=== What you need to do ===
a: According to the note on putting R-22 into an R-12 system, what low-side design pressure is common for evaporators?
b: Extend the note on putting R-22 into an R-12 system, picking up after its final sentence.

This note addresses possible implications of using pure R-22
in a system designed for R-12 refrigerant.

* R-22 is a much higher pressure refrigerant than R-12.

Static pressures & Temps
Temp    R12-PSIG R22-PSIG
70F     70       121
116F    150      245

A common "low side" design (test) pressure is 150 PSIG for evaporators,
especially in cars. On a hot conditions, a (non running) R-12 system,
charged with R-22 could easily exceed these pressures and blow out
a fragile evaporator, blow out plug or other weak spot.

When operating, R-12 high sides run at 150-175 PSIG, and R-22 runs
at 230-280 PSIG range.. Again danger of blowing out safety relief
and other weak spots.

* R-22 is a much higher "capacity" refrigerant than R-12.

A compressor made for R-22 for a given temperature use (low, med,
or high temp), at a given horsepower rating, will have much less
piston displacement than (typically 3/5) an R-12 compressor for
the same service class, so they result in equal capacity and
motor amperage draw.  Using an R-12 compressor with R-22 in
the same service class, will result in motor overloading
and burnout as the motor will be overworked at roughly 5/3
of it's rated capacity.

=== Material supplied ===
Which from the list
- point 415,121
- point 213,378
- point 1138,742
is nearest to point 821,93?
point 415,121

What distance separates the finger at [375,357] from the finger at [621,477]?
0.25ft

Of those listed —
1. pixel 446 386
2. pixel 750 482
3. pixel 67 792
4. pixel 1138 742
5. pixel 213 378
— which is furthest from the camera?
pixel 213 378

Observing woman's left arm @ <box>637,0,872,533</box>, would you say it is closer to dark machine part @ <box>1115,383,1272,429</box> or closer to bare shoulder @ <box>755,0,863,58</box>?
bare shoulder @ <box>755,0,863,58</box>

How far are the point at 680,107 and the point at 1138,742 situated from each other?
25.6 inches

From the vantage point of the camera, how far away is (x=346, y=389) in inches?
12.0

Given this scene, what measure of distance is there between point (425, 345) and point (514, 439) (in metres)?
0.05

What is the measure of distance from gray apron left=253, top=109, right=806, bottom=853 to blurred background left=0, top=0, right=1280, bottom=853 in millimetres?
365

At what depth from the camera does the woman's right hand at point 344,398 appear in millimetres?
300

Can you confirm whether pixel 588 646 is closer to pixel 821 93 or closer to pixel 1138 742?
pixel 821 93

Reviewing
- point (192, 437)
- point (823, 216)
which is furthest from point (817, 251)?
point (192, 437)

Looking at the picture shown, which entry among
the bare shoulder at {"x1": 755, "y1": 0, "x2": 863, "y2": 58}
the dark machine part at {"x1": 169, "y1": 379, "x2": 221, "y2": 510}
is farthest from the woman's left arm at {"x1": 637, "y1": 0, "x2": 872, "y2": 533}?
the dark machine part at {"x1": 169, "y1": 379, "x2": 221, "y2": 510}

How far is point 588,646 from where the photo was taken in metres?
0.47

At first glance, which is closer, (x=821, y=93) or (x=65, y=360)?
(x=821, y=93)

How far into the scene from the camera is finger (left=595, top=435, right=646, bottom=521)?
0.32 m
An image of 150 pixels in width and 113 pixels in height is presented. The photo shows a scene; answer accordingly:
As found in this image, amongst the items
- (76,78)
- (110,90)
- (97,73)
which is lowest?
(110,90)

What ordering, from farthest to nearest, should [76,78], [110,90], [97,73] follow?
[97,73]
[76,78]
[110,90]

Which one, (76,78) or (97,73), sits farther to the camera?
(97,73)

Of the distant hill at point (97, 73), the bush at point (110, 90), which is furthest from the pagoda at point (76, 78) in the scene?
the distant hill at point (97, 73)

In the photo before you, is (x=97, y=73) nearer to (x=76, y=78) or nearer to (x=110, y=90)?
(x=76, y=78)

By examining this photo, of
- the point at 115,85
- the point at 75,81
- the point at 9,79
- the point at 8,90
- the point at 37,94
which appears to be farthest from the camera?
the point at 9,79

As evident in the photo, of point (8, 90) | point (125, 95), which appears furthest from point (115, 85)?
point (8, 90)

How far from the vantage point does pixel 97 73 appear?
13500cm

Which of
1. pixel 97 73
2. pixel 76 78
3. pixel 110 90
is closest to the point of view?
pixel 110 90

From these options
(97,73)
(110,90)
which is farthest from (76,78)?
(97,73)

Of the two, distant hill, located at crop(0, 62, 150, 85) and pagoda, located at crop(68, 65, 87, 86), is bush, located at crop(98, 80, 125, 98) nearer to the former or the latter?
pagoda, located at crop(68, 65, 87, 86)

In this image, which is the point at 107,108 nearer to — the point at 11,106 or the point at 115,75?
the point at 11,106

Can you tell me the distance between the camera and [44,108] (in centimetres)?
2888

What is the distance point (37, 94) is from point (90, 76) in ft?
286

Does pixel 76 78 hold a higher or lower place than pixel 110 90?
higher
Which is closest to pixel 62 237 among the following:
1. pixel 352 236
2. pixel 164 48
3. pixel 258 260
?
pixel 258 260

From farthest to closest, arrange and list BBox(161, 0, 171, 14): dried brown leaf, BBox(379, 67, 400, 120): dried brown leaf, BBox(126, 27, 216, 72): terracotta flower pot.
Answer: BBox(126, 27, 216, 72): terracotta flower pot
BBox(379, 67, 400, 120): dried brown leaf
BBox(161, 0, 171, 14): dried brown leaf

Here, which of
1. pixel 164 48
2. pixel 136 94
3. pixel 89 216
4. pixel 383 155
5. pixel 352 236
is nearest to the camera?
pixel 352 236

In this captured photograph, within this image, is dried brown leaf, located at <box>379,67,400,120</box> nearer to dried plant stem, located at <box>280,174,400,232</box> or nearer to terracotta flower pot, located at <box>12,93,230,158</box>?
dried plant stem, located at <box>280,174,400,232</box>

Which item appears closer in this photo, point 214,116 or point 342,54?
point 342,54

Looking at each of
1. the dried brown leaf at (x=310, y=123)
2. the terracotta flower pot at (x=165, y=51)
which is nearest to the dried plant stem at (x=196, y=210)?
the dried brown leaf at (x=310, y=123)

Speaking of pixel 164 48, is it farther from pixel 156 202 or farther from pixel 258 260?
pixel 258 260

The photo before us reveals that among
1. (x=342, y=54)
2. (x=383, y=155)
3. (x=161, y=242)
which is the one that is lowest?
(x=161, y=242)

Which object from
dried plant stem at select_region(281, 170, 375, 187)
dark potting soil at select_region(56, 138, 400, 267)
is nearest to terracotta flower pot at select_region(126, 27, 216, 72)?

=== Answer set ===
a: 150 PSIG

b:
It may be possible to use an EPR (evaporator pressure
regulator) or system "unloading" devices to allow the
compressor to run at 3/5 of capacity (with R-22) so the
net capacity is the same. EPRs or unloaders will hurt total
system efficiencies some though. They may also raise
the compression ratio (see section on R-22 high heat of compression).
Failure to control the evaporator pressure can easily
result in an evaporator which is much too cold and
cause freeze-ups..

It also may be possible to use a compressor designed for
High temp (airconditioning), R-12, to be used with R-22
in low temp service (freezers below 0F). The "lower" the
temp of service class, the larger the piston displacement
for a given horsepower rating.  However, using R-22 in
low temp applications may cause other problems (see the section 
in R-22 high heat of compression).

Ancient open "belt drive" compressors, may have the pulley
on the motor made larger, to slow down the RPM (by 3/5)
of the compressor  so it has the same capacity as it
did with R-12.


* R-22 has a much higher "heat of compression" than R-12.

For high compression ratios (e.g. a freezer or low temp service),
R-22 heats up much more than R-12 does during compression.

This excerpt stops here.